In a certain distribution of numbers, the mean is 50 with a standard deviation of 5 . At least what fraction of the numbers are between 5 and 95 ? At least $\square$ of all the numbers must lie between 5 and 95 . (Type an integer or a simplified fraction.)

Step 1 ：The question is asking for the fraction of numbers that lie between 5 and 95 in a distribution with a mean of 50 and a standard deviation of 5. This is a question about the properties of a normal distribution.

Step 2 ：According to the empirical rule (or 68-95-99.7 rule), for a normal distribution, about 68% of the data falls within one standard deviation of the mean, about 95% falls within two standard deviations, and about 99.7% falls within three standard deviations.

Step 3 ：In this case, 5 is 9 standard deviations below the mean and 95 is 9 standard deviations above the mean. Therefore, we can say that almost all (or very close to 100%) of the data falls within this range.

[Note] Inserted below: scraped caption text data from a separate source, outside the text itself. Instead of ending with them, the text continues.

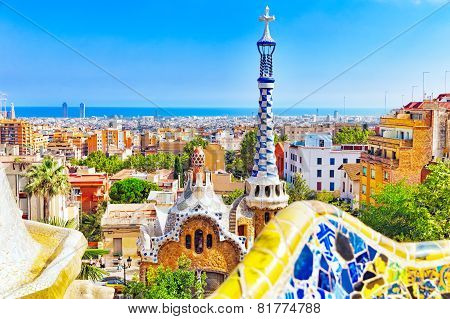 BARCELONA, SPAIN - SEPT 02,2014 :Gorgeous and amazing Park Guel in Barcelona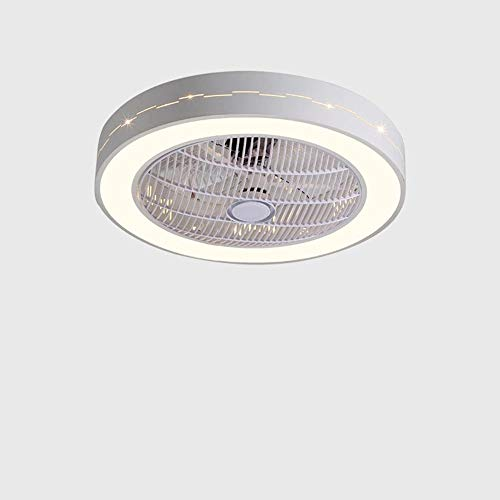 LOVE-HOME LED Ventilateur Lampe de Plafond Chambre Chambre Enfant Étude Salon Lampe 220 V [Classe énergétique A ++],B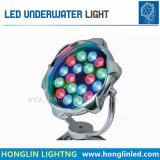 Indicatore luminoso subacqueo del giardino impermeabile esterno di IP68 6W LED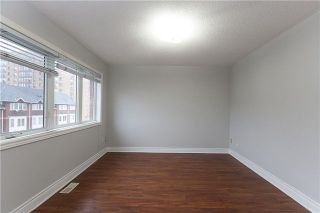 Photo 10: 16 43 Agnes Street in Mississauga: Cooksville Condo for sale : MLS®# W4060833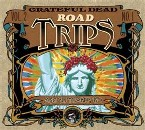 Grateful Dead - Road Trips, Vol. 2, No. 1: MSG, September '90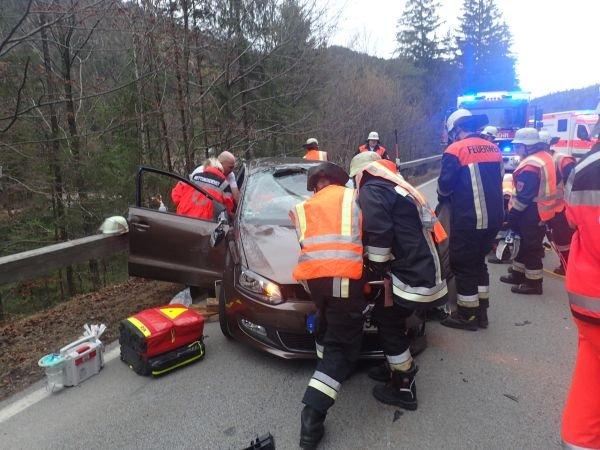 Technische Hilfeleistung vom 09.02.2016  |  (C) Feuerwehr Bad Reichenhall (2016)
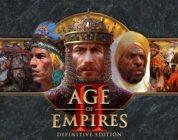 Age of Empires 2: Definitive Edition verschijnt in november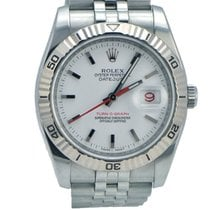 Rolex DateJust Turn-O-Graph Stainless Steel White Face Z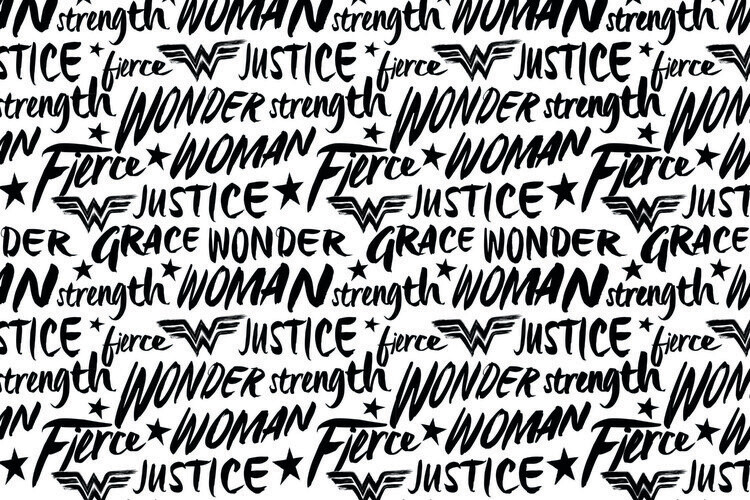 Wonder Woman - Justice Fototapeta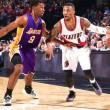 Nba: Lakers sconfitti anche a Portland, crisi sempre più profonda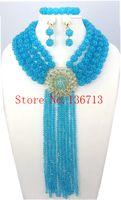 Wholesale Pearl Chunky Bead - Costume African Jewelry Sets 18K Chunky Nigerian Beads Wedding Jewelry Set Luxury Dubai Bead Bridal Jewelry Set BS401-1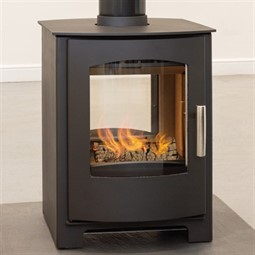 Mendip Churchill 8 SE Double Sided Wood Burning / Multi-Fuel Stove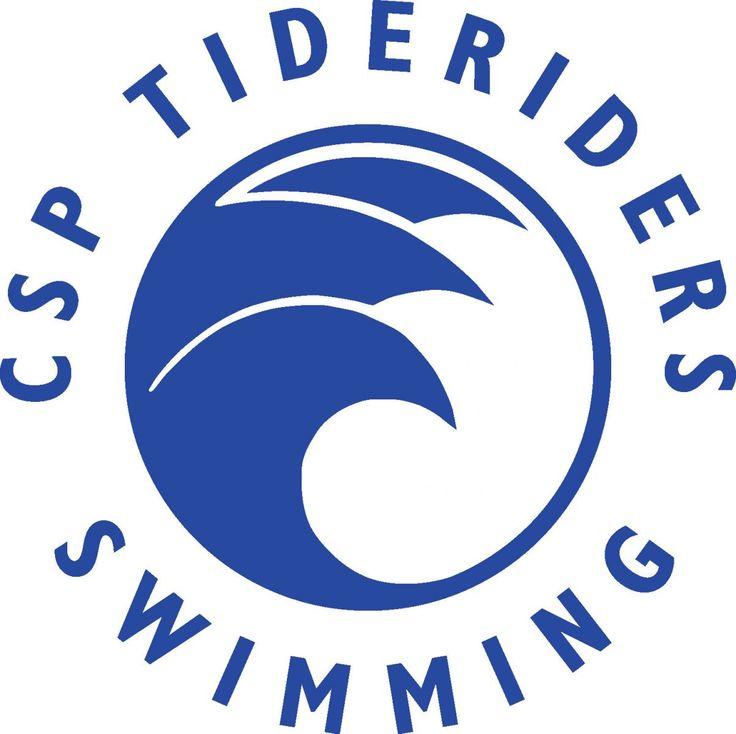 14 best logo swim team images on pinterest swim team swimming and rh pinterest com swim team logos swim and dive logos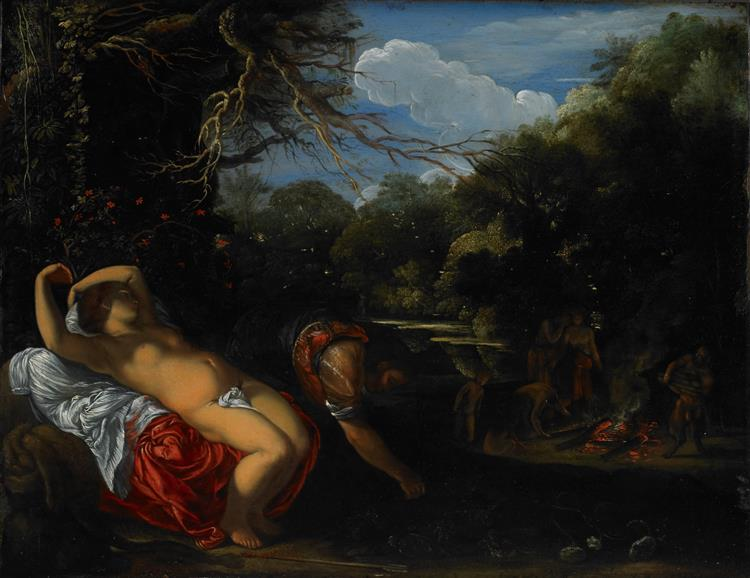 Apollo  and  Coronis, 1606 - 1608 - Адам Ельсгаймер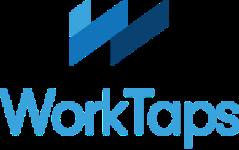 WorkTaps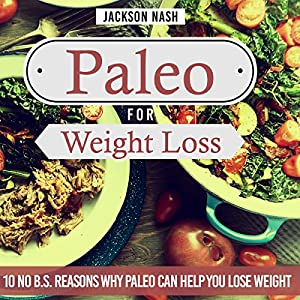 Paleo for Weight Loss Audiobook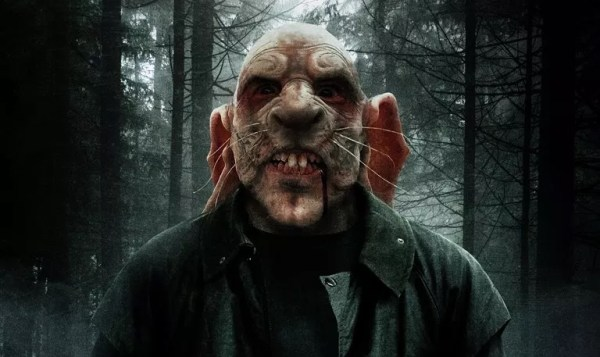 Rottentail Movie 2019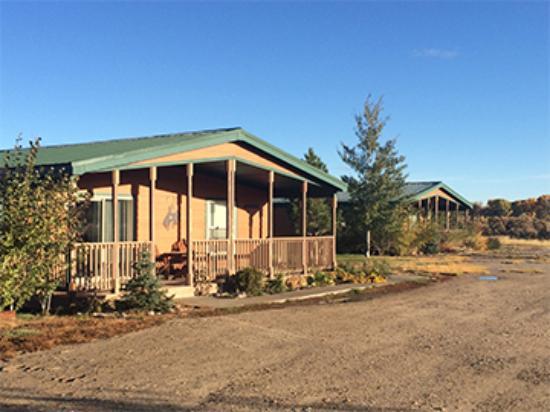 Grey Reef Lodging Prices Campground Reviews Casper Wy Tripadvisor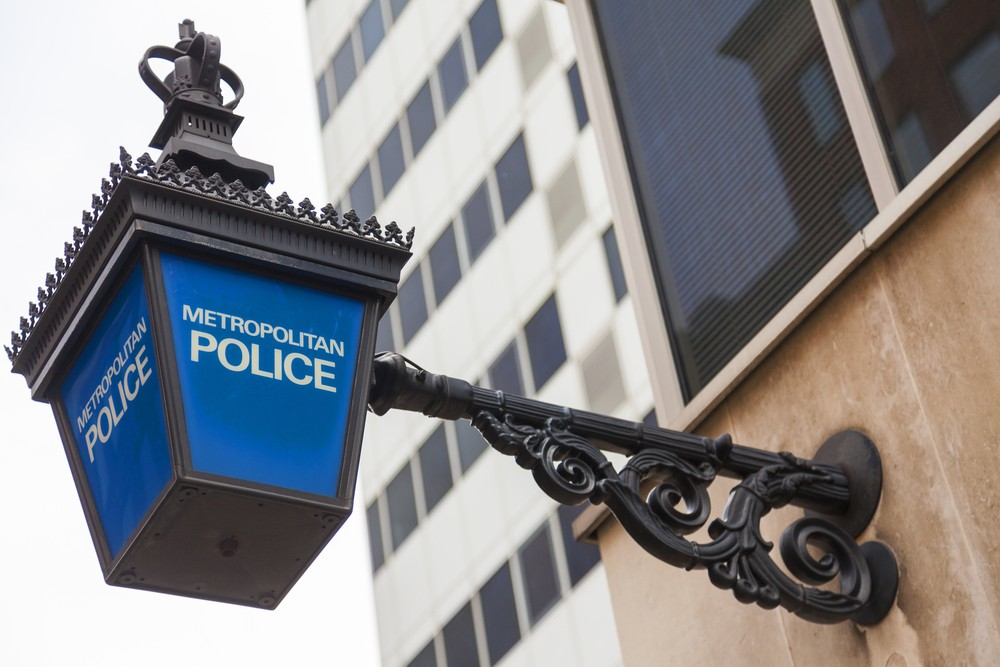 London police seek detectives, no experience needed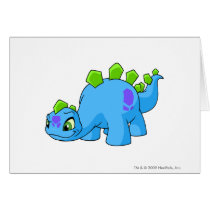 Chomby Blue cards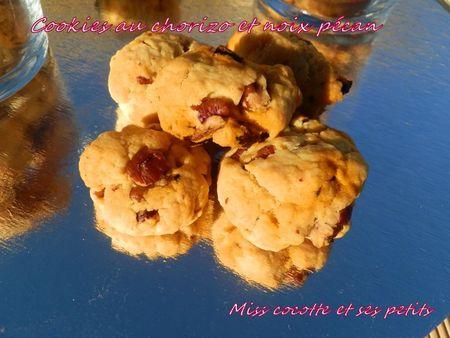 cookies au chorizo et noix pécan3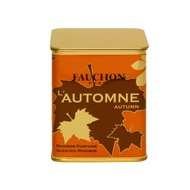 L'Automne from Fauchon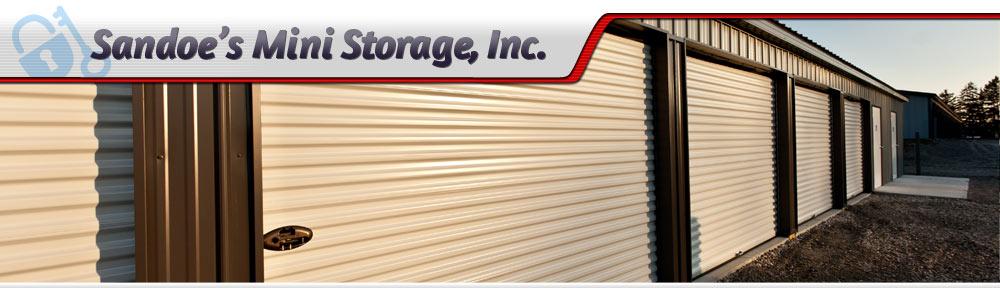 Sandoe's Mini Storage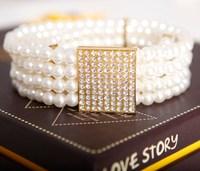 Hot-selling Fashion decoration waist closure Ms elastic belt Pearl waist chain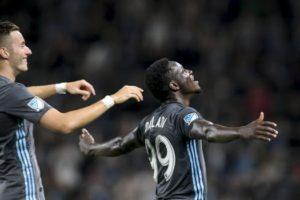 VIDEO: Ghana's Abu Danladi strike's late to earn a vital point for Minnesota United in MLS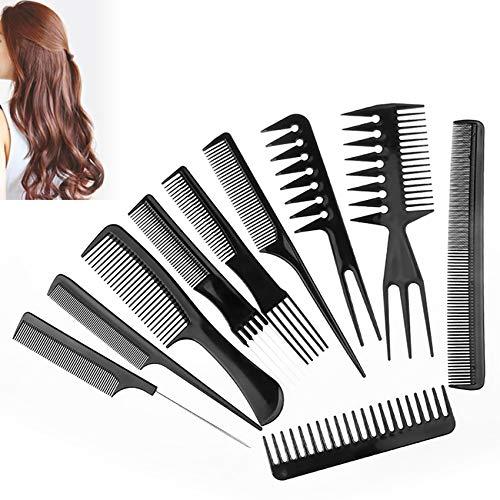 Lot de 10 peignes de coiffeur - Peigne en carbone - Peigne à cheveux antistatique - Double face - Pour salon de coiffure - Noir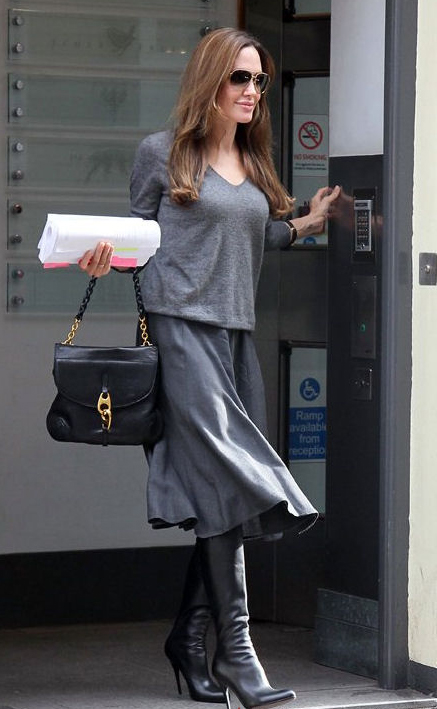 Angelina Jolie Tom Ford Carine celebrity handbags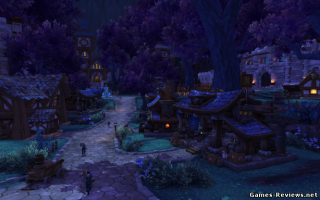 Соратники в WoW — интересные гайды для World Of Warcraft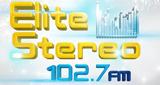 Radio Elite 102.5 FM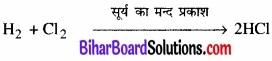 BIhar Board Class 12 Chemistry Chapter 7 p-ब्लॉक के तत्त्व img 29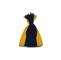 Main - 3008-Fleece Winter Hat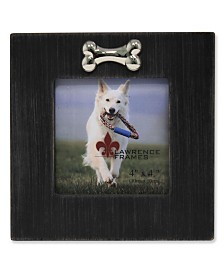 "Lawrence Frames Black Wash Dog Frame with Bone Ornament - 4"" x 4"""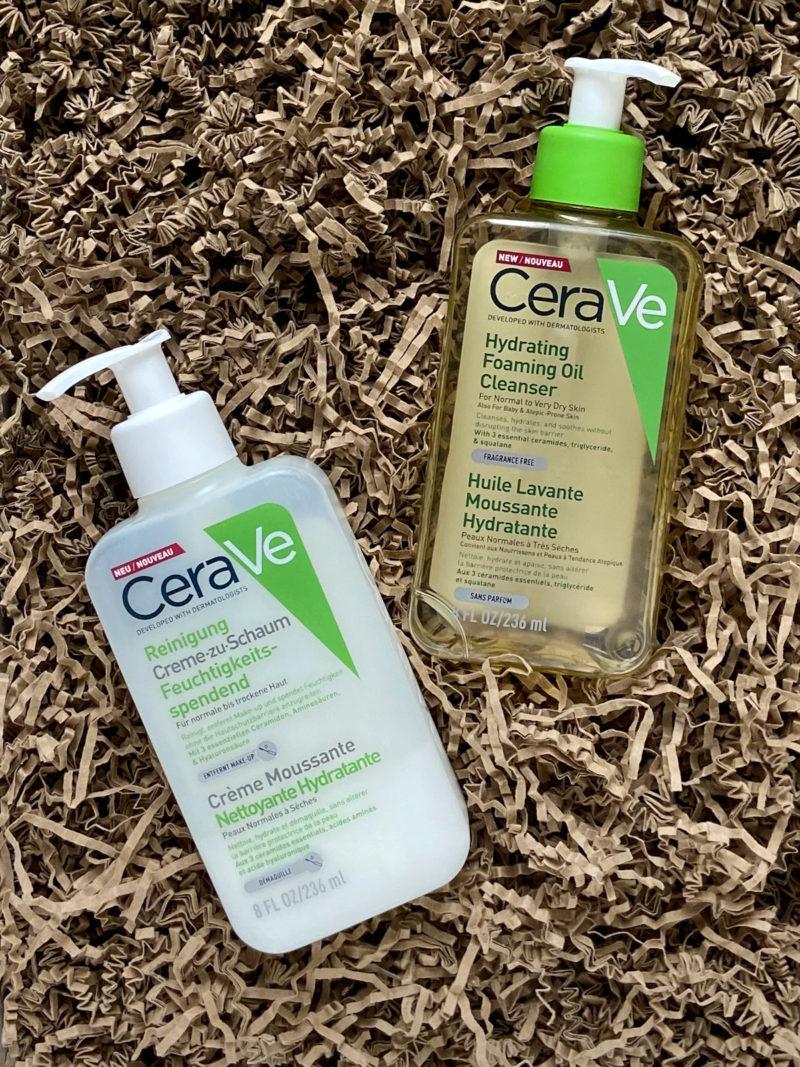 CeraVe Creme-zu-Schaum Reinigungsöl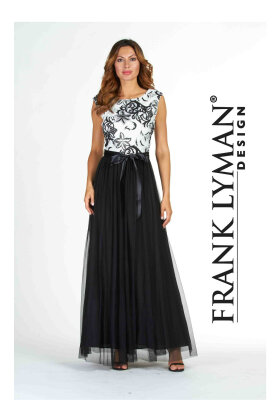 FRANK LYMAN - Ballroom Dress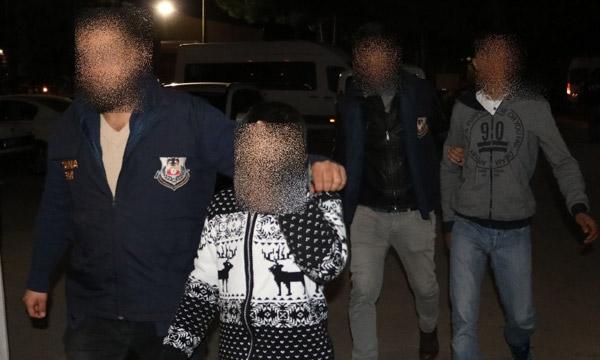 Adana'da karakolun arkasına patlayıcı atanlar yakalandı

Step 4 ：However, the question asks for the minimum fraction of numbers that must lie within this range. This is a question about Chebyshev's inequality, which provides a lower bound for the amount of data within k standard deviations of the mean for any distribution.

Step 5 ：According to Chebyshev's inequality, at least \(1 - \frac{1}{k^2}\) of the data must be within k standard deviations of the mean.

Step 6 ：In this case, k = 9, so at least \(1 - \frac{1}{81} = \frac{80}{81}\) of the data must be within this range.

Step 7 ：Final Answer: \(\boxed{\frac{80}{81}}\)